- Your assignment: Only the pictures are to be left out; write out the rest of the data exactly.

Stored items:
=== Section Start ===
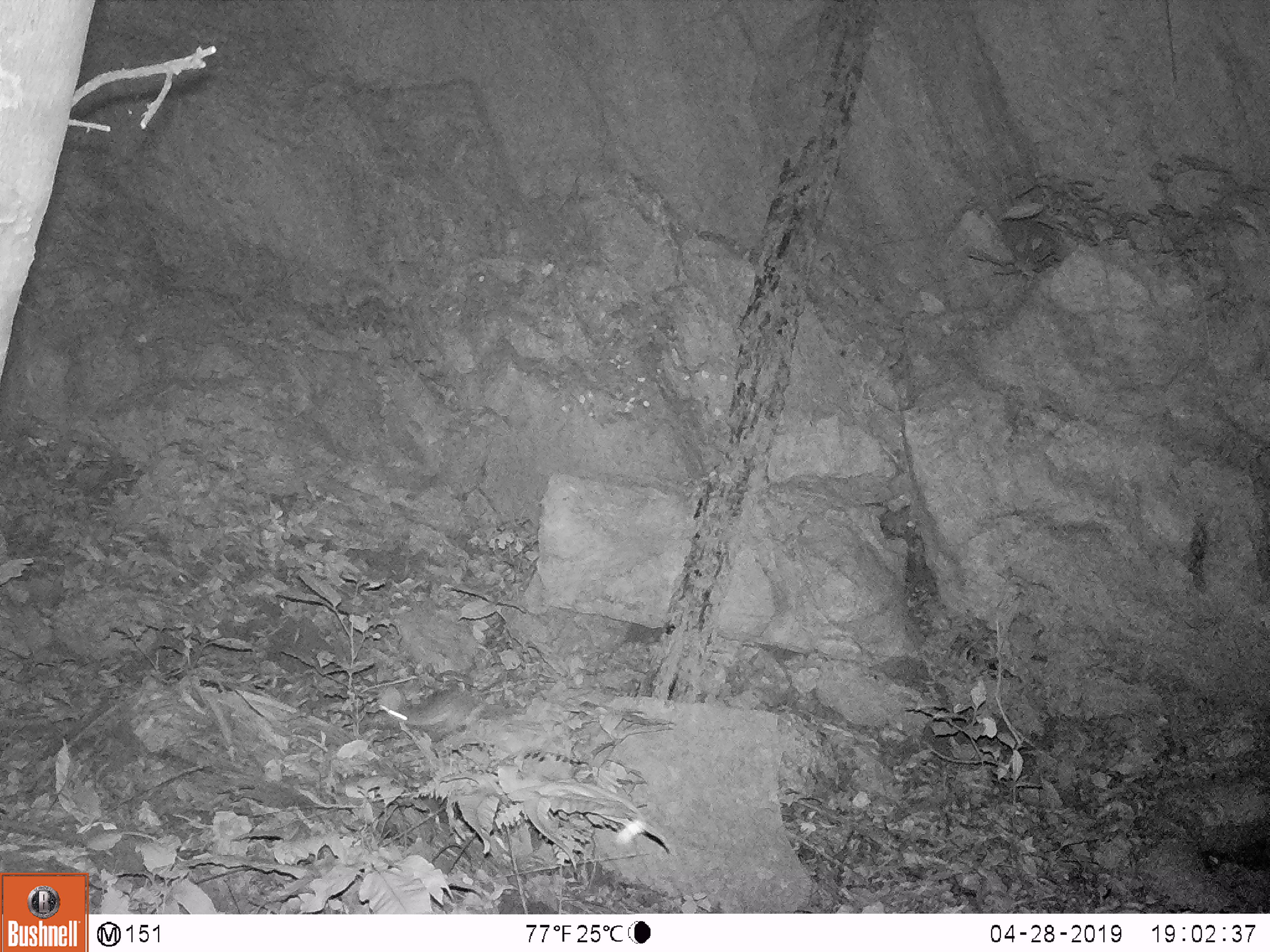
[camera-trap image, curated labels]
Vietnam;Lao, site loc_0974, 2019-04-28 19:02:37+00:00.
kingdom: Animalia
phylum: Chordata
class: Mammalia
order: Rodentia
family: Muridae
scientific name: Muridae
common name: old-world mice and rats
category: unidentified murid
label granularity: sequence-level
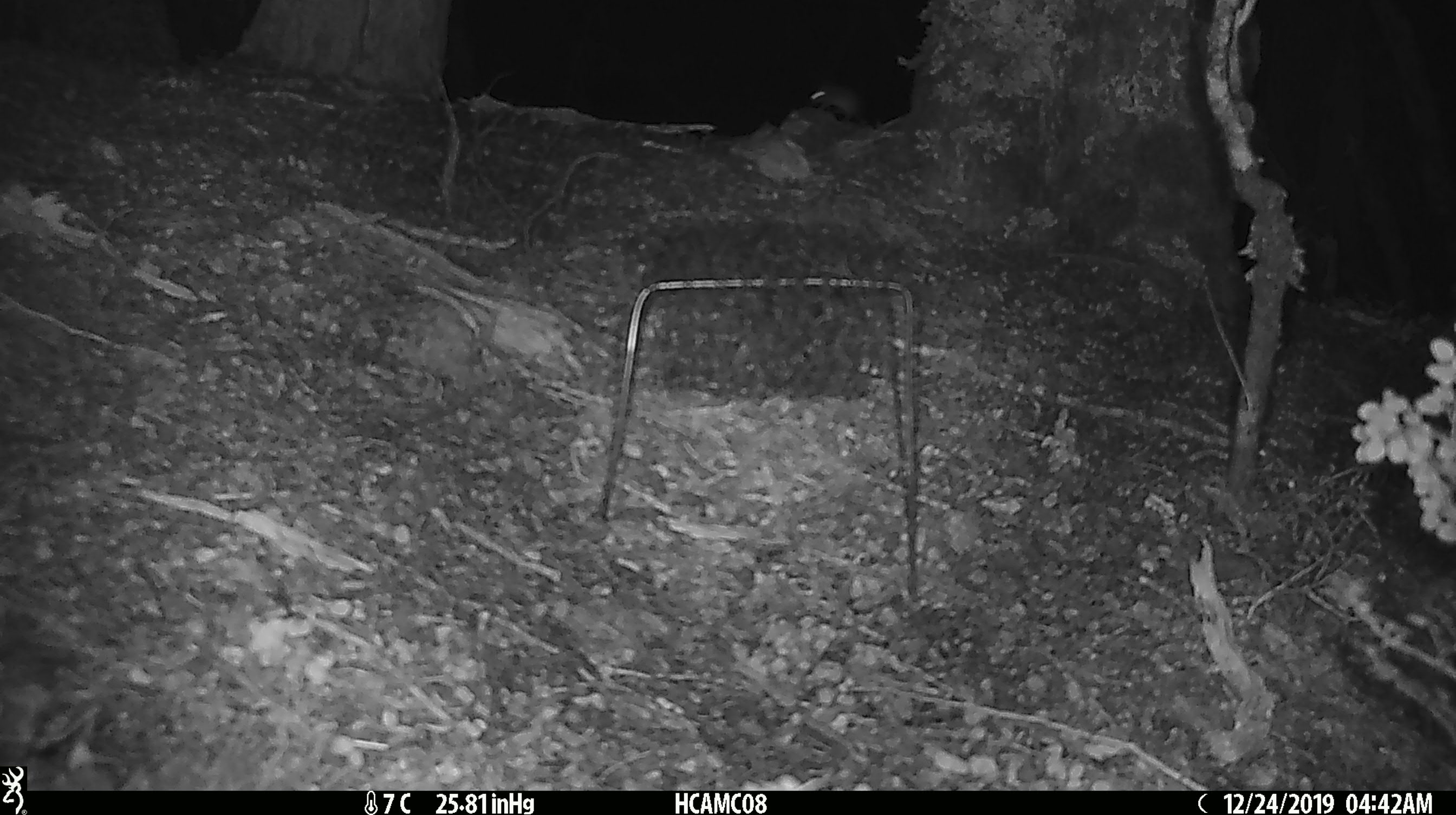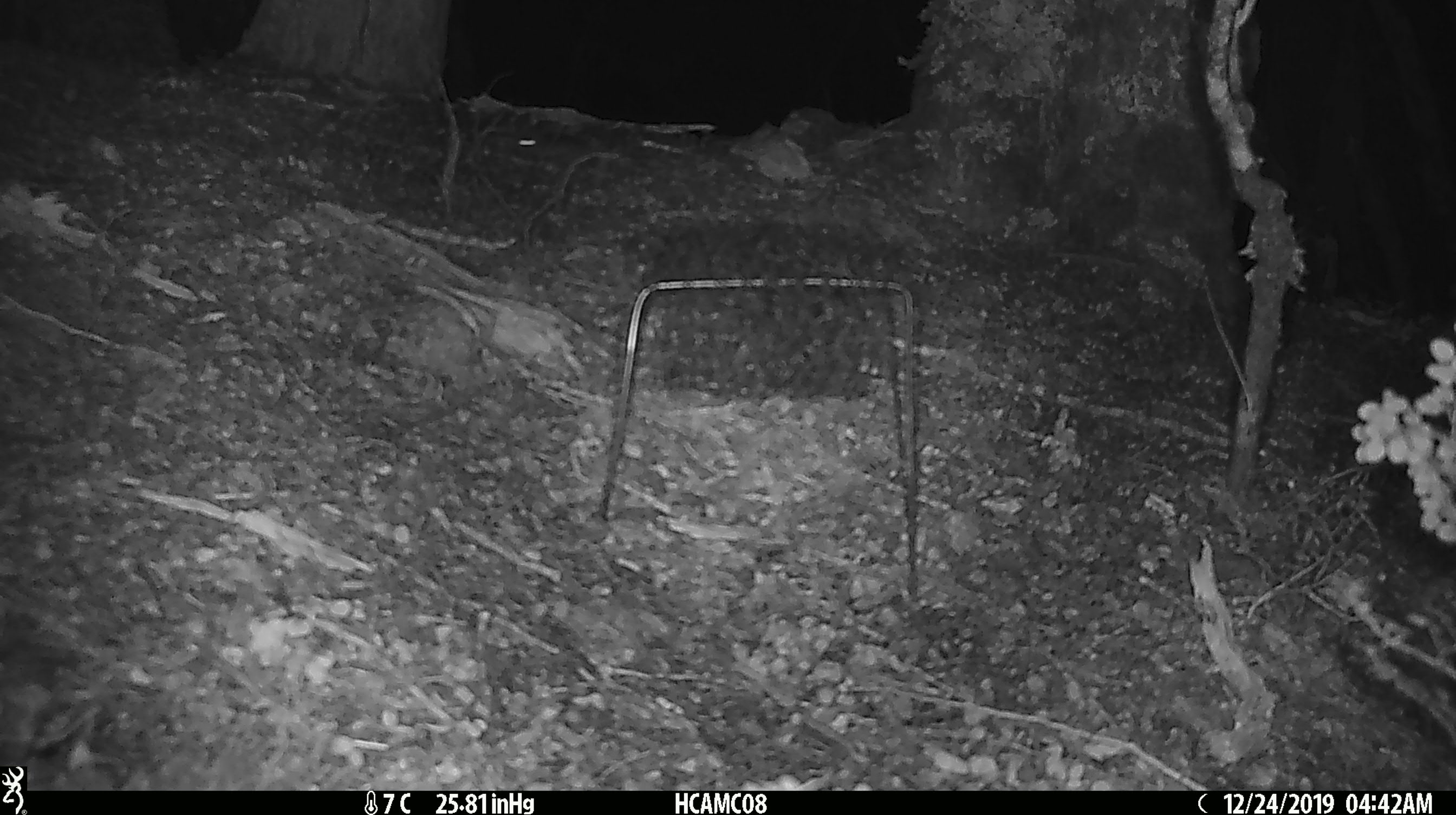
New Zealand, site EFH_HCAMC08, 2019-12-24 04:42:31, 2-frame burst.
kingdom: Animalia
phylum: Chordata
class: Mammalia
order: Rodentia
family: Muridae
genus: Mus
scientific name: Mus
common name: mouse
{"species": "mouse (Mus)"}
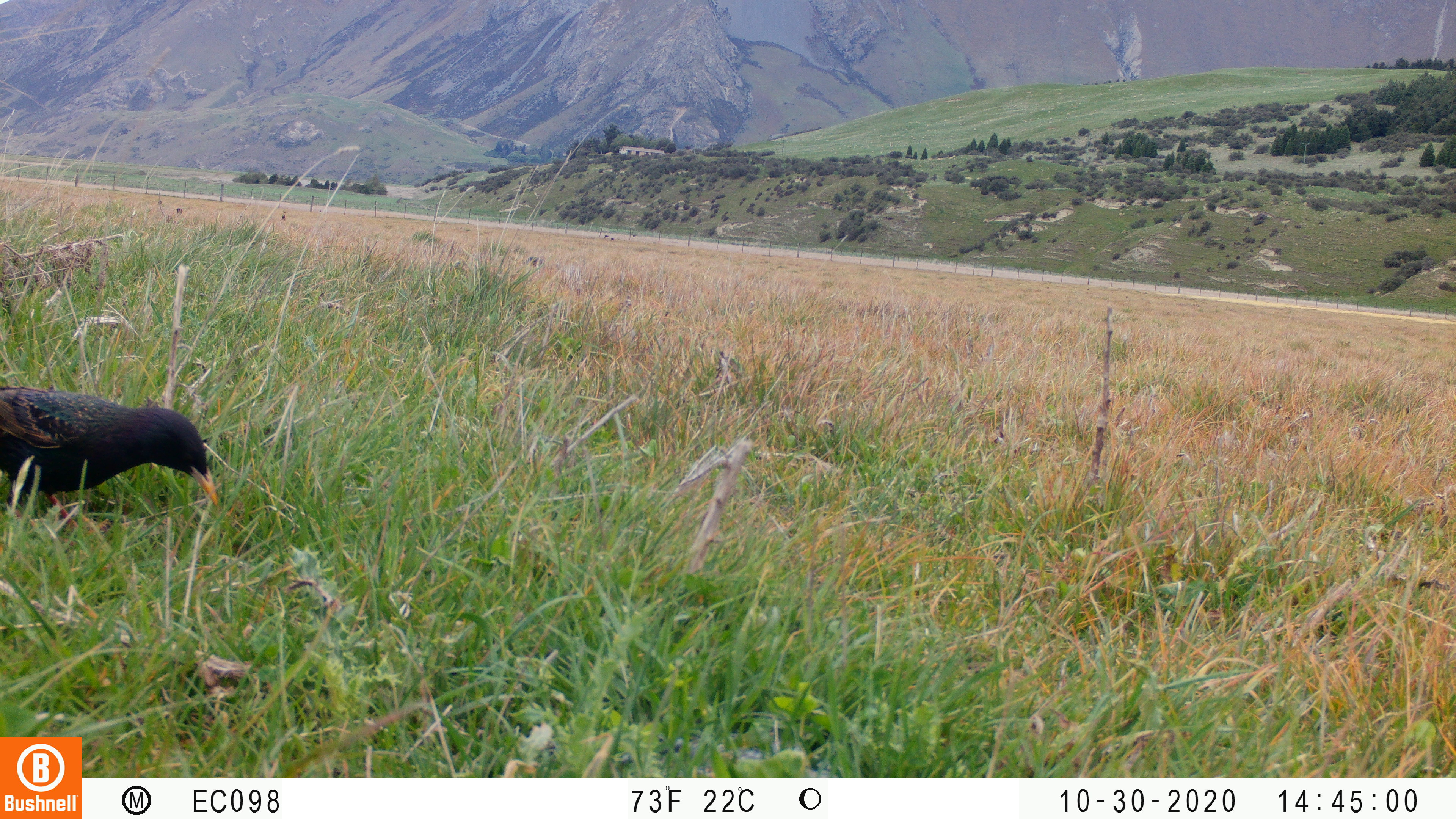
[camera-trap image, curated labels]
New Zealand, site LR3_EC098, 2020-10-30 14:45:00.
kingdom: Animalia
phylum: Chordata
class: Aves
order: Passeriformes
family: Sturnidae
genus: Sturnus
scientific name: Sturnus vulgaris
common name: european starling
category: starling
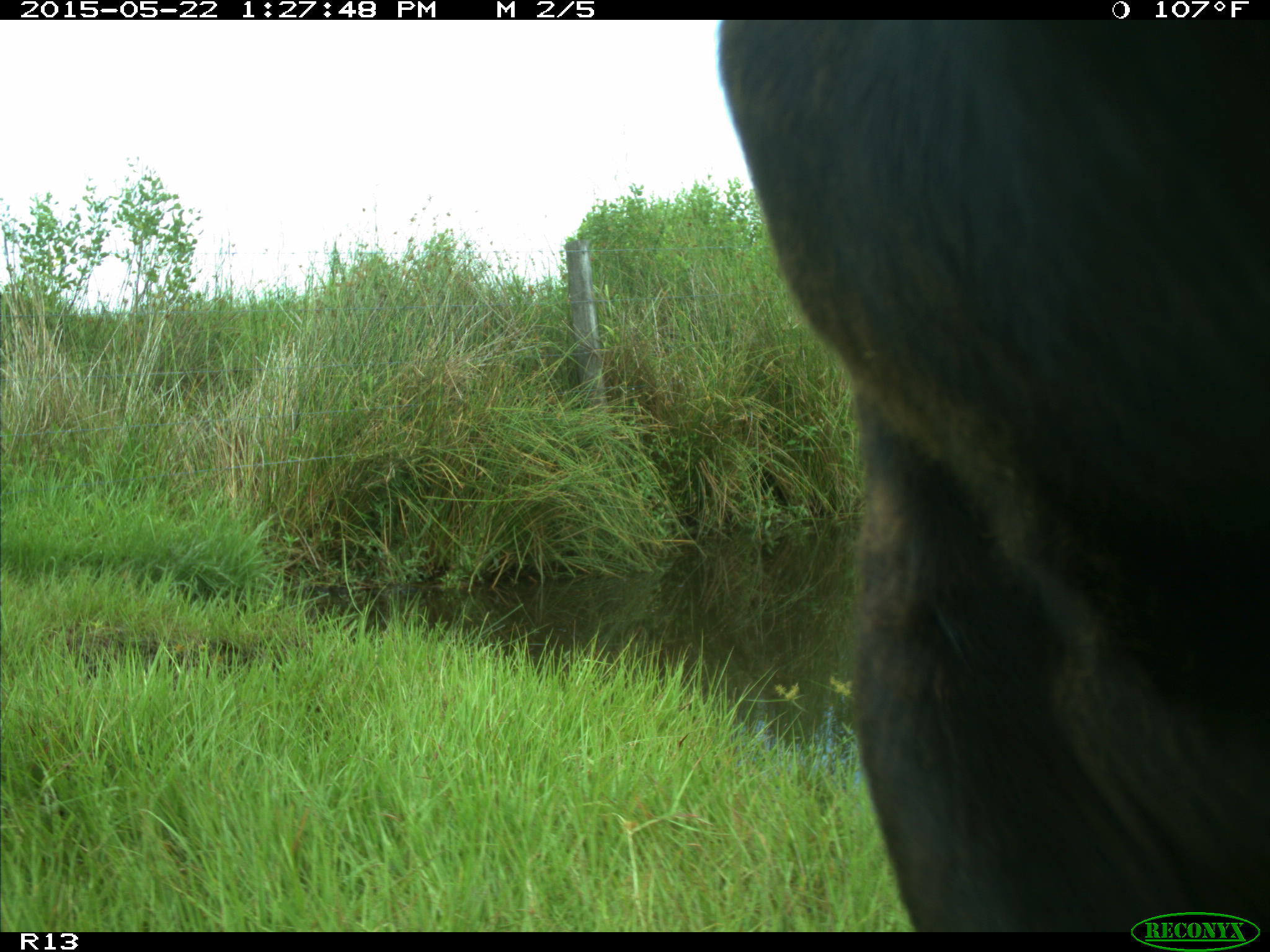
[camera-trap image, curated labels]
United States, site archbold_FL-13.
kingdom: Animalia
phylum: Chordata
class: Mammalia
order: Artiodactyla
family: Bovidae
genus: Bos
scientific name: Bos taurus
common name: domestic cow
Bos taurus (domestic cow).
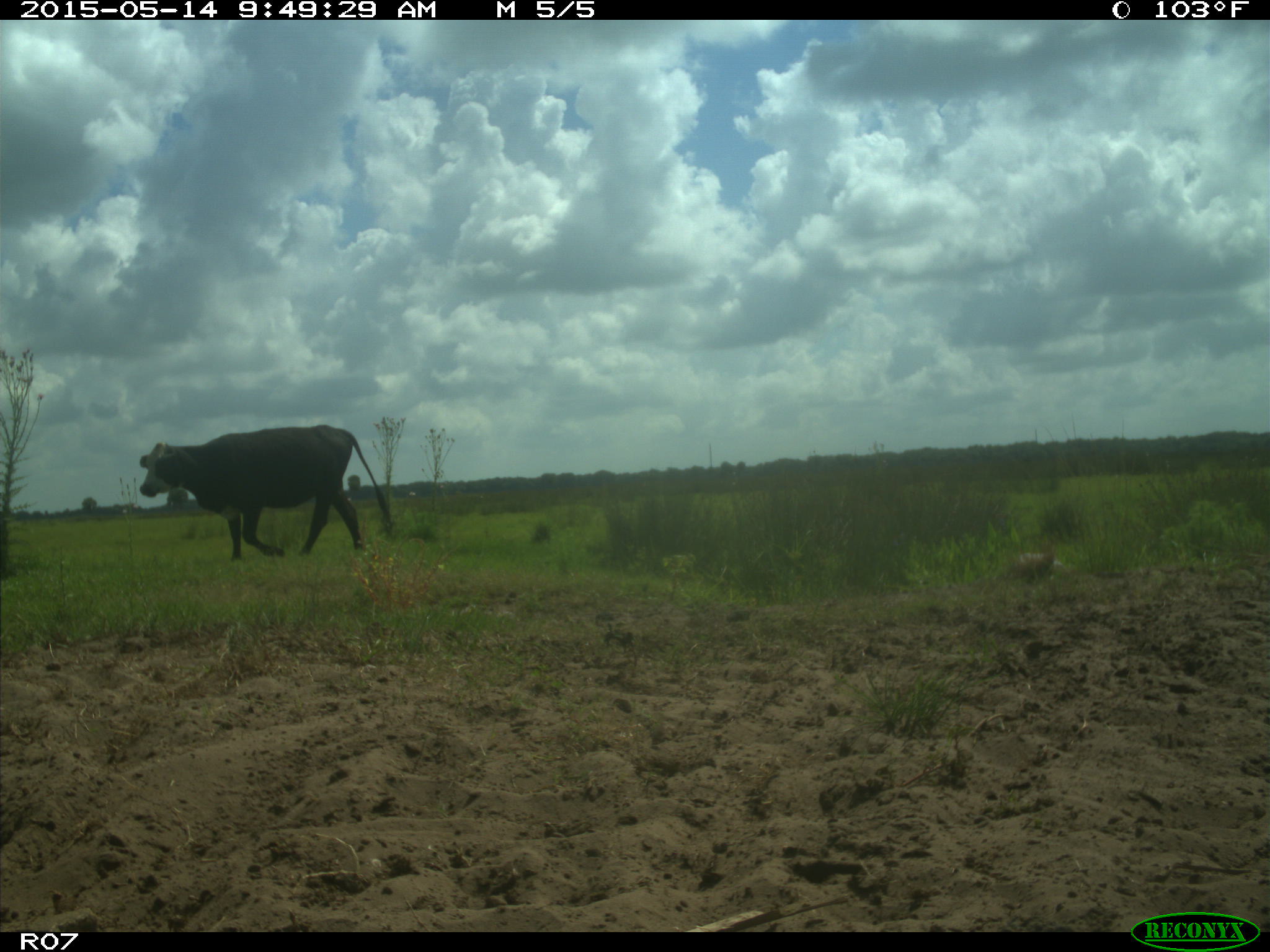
=== Section End ===
- Finished task:
[camera-trap image, curated labels]
Vietnam;Lao, site loc_0974, 2019-04-28 19:02:37+00:00.
kingdom: Animalia
phylum: Chordata
class: Mammalia
order: Rodentia
family: Muridae
scientific name: Muridae
common name: old-world mice and rats
category: unidentified murid
label granularity: sequence-level
New Zealand, site EFH_HCAMC08, 2019-12-24 04:42:31, 2-frame burst.
kingdom: Animalia
phylum: Chordata
class: Mammalia
order: Rodentia
family: Muridae
genus: Mus
scientific name: Mus
common name: mouse
{"species": "mouse (Mus)"}
[camera-trap image, curated labels]
New Zealand, site LR3_EC098, 2020-10-30 14:45:00.
kingdom: Animalia
phylum: Chordata
class: Aves
order: Passeriformes
family: Sturnidae
genus: Sturnus
scientific name: Sturnus vulgaris
common name: european starling
category: starling
[camera-trap image, curated labels]
United States, site archbold_FL-13.
kingdom: Animalia
phylum: Chordata
class: Mammalia
order: Artiodactyla
family: Bovidae
genus: Bos
scientific name: Bos taurus
common name: domestic cow
Bos taurus (domestic cow).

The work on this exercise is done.